***** Records for the exercise

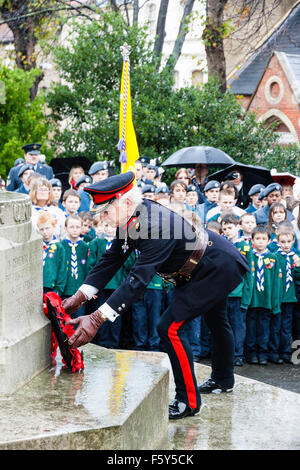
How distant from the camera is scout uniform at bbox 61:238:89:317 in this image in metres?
7.31

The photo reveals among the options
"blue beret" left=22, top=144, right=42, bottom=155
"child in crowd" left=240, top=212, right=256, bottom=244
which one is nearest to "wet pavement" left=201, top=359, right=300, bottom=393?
"child in crowd" left=240, top=212, right=256, bottom=244

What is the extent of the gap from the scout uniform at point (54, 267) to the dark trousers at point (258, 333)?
2067 millimetres

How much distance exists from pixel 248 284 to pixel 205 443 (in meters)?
3.23

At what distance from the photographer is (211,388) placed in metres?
5.29

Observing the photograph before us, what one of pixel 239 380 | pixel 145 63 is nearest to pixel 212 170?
pixel 145 63

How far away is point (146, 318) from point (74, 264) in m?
0.99

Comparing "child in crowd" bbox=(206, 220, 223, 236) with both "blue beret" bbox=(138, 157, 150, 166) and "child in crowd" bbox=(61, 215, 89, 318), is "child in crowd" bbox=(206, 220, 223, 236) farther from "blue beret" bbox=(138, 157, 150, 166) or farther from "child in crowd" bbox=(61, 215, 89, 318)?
"blue beret" bbox=(138, 157, 150, 166)

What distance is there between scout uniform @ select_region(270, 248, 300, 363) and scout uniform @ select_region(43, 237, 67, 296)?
2.34 metres

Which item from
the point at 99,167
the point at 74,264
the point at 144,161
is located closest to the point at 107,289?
the point at 74,264

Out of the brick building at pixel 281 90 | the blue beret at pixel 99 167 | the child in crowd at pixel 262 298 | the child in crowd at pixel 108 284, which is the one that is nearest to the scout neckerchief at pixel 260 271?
the child in crowd at pixel 262 298

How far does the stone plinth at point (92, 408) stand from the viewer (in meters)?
3.50

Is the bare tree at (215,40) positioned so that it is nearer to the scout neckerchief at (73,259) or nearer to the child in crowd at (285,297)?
the child in crowd at (285,297)

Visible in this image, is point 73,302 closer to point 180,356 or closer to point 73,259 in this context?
point 180,356
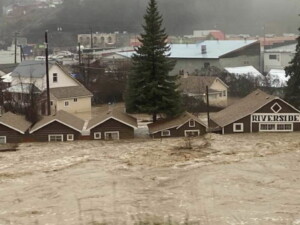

**********

Request: Rewrite the rows starting with the line that contains "At what distance" and going on through the line that contains "2.34 metres", keeping the requests as they are. In the answers, multiply every distance and coordinate by 1.95 and round it half up to the number of decimal places it had.

Output for this exercise:
At what distance from the photographer is (211,388) placed in metres?
10.32

Observing the photograph before us, what one of pixel 239 380 | pixel 145 63 is nearest to pixel 212 170?
pixel 283 123

How far away is point (146, 318) from point (74, 264) in m?
1.93

Comparing "child in crowd" bbox=(206, 220, 223, 236) with both "blue beret" bbox=(138, 157, 150, 166) and "child in crowd" bbox=(61, 215, 89, 318), is "child in crowd" bbox=(206, 220, 223, 236) farther from "blue beret" bbox=(138, 157, 150, 166) or farther from "child in crowd" bbox=(61, 215, 89, 318)?
"blue beret" bbox=(269, 306, 293, 324)

What distance is there between scout uniform @ select_region(270, 248, 300, 363) and scout uniform @ select_region(43, 237, 67, 296)?
4.56 metres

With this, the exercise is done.